→ **DATA**:
□ □ □ □
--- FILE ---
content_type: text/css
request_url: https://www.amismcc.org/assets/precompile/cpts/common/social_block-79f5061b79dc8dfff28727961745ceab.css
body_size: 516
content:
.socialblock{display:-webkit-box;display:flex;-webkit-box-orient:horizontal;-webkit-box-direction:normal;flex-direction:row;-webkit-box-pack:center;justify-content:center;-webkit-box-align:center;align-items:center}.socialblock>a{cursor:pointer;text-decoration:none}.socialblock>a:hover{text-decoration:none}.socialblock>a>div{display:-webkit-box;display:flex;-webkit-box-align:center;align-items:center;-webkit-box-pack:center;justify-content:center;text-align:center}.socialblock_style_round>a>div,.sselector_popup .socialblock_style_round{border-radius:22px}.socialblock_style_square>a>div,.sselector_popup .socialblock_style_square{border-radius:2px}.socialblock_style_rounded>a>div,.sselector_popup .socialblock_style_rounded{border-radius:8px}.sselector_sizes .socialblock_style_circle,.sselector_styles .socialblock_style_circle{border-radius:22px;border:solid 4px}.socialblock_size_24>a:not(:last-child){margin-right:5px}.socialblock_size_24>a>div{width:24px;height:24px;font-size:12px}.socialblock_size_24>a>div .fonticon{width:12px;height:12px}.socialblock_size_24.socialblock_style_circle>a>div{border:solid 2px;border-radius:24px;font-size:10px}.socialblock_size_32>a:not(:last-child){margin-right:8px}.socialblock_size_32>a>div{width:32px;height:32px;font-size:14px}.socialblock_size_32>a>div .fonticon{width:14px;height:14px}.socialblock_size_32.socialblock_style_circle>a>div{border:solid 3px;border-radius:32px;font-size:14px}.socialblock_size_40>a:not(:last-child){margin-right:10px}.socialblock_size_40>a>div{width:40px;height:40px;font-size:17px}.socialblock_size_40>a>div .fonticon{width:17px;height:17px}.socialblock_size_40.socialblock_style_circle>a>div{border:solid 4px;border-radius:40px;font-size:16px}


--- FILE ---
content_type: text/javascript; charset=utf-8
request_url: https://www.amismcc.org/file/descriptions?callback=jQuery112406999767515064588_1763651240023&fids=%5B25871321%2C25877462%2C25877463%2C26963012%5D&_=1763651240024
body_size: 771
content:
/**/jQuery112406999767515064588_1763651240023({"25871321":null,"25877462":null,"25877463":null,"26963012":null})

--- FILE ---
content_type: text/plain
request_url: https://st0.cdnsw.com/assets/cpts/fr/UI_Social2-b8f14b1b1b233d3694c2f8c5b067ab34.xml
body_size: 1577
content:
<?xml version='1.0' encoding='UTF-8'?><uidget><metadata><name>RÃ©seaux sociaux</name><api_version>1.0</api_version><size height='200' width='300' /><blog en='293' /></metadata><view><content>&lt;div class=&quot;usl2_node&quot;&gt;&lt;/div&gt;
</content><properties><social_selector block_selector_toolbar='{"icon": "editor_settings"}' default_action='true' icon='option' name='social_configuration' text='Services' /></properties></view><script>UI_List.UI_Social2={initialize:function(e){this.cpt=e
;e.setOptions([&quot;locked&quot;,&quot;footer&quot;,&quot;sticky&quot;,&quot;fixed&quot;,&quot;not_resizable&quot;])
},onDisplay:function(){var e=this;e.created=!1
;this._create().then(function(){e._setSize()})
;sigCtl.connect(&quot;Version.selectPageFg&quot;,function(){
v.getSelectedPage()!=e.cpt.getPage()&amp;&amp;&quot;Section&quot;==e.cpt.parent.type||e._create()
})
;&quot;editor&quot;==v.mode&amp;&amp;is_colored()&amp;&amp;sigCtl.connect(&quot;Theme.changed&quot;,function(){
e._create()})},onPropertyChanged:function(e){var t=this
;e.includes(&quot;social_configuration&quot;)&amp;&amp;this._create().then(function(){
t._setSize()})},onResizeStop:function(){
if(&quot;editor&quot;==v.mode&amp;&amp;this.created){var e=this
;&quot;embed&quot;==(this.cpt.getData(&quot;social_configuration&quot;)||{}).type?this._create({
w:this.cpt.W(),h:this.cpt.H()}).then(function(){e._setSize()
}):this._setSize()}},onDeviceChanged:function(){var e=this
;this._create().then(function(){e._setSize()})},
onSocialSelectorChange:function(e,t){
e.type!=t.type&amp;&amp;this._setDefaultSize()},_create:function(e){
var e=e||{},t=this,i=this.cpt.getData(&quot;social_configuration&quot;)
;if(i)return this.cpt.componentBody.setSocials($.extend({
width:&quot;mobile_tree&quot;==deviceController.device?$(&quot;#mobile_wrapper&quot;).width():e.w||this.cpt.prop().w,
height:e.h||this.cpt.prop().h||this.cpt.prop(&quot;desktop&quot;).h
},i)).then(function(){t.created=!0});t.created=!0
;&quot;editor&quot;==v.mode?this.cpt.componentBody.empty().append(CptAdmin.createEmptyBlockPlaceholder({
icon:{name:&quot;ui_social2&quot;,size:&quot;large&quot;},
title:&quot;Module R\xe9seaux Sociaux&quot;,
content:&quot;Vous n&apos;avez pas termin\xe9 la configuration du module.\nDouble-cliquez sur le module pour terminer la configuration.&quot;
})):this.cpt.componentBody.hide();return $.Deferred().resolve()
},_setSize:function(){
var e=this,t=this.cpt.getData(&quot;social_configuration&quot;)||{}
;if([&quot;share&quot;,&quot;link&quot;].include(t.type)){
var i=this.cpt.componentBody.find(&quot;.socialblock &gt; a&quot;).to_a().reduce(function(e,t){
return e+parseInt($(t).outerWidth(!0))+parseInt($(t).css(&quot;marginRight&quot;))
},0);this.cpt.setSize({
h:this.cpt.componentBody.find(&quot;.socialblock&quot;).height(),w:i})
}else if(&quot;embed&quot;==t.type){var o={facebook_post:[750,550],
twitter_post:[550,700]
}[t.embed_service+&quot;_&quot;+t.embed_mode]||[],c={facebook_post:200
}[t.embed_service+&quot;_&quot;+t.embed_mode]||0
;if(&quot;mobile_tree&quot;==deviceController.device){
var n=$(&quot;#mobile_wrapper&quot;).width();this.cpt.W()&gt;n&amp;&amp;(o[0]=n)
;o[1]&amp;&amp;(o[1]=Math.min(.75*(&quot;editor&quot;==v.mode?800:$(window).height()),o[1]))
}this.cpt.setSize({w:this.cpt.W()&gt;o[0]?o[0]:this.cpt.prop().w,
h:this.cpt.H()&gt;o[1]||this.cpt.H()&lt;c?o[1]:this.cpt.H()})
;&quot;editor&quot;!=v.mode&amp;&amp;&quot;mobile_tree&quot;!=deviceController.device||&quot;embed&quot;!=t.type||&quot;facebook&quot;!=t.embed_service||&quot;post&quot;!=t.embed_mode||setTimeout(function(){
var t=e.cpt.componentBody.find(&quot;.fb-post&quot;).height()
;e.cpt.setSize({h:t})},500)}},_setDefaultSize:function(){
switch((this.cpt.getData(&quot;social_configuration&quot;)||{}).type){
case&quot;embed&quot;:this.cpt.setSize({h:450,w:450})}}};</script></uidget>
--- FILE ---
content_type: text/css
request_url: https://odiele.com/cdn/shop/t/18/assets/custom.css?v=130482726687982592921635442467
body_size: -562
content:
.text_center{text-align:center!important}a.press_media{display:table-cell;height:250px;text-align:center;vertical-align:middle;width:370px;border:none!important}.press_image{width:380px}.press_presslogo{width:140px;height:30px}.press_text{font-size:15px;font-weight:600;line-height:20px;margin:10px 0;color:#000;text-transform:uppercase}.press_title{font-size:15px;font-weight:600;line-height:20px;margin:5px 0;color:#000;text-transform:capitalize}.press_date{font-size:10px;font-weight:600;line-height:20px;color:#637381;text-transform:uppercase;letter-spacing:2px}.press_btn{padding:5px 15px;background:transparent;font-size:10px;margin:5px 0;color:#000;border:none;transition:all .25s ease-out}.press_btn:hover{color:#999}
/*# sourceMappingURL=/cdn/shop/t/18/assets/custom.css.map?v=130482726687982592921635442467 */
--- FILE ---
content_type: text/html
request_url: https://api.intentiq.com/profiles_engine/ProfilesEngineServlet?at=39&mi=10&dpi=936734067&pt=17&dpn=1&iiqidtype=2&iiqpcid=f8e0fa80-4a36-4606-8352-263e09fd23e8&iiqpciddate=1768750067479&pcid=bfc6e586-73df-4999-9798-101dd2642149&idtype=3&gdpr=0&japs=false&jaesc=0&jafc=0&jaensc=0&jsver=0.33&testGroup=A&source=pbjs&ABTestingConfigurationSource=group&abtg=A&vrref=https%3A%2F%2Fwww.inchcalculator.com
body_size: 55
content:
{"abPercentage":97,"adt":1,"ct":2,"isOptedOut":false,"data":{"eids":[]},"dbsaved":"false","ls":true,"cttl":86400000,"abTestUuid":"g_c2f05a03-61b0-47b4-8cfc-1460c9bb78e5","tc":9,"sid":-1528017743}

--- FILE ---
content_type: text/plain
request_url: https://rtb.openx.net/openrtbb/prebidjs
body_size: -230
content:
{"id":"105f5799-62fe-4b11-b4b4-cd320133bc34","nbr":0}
□ □ □ □
→ **ACTION ITEM**:
Only lines that include "componentBody" belong in the answer; copy all of them from the listing.

→ **RESPONSE AREA**:
;if(i)return this.cpt.componentBody.setSocials($.extend({
;&quot;editor&quot;==v.mode?this.cpt.componentBody.empty().append(CptAdmin.createEmptyBlockPlaceholder({
})):this.cpt.componentBody.hide();return $.Deferred().resolve()
var i=this.cpt.componentBody.find(&quot;.socialblock &gt; a&quot;).to_a().reduce(function(e,t){
h:this.cpt.componentBody.find(&quot;.socialblock&quot;).height(),w:i})
var t=e.cpt.componentBody.find(&quot;.fb-post&quot;).height()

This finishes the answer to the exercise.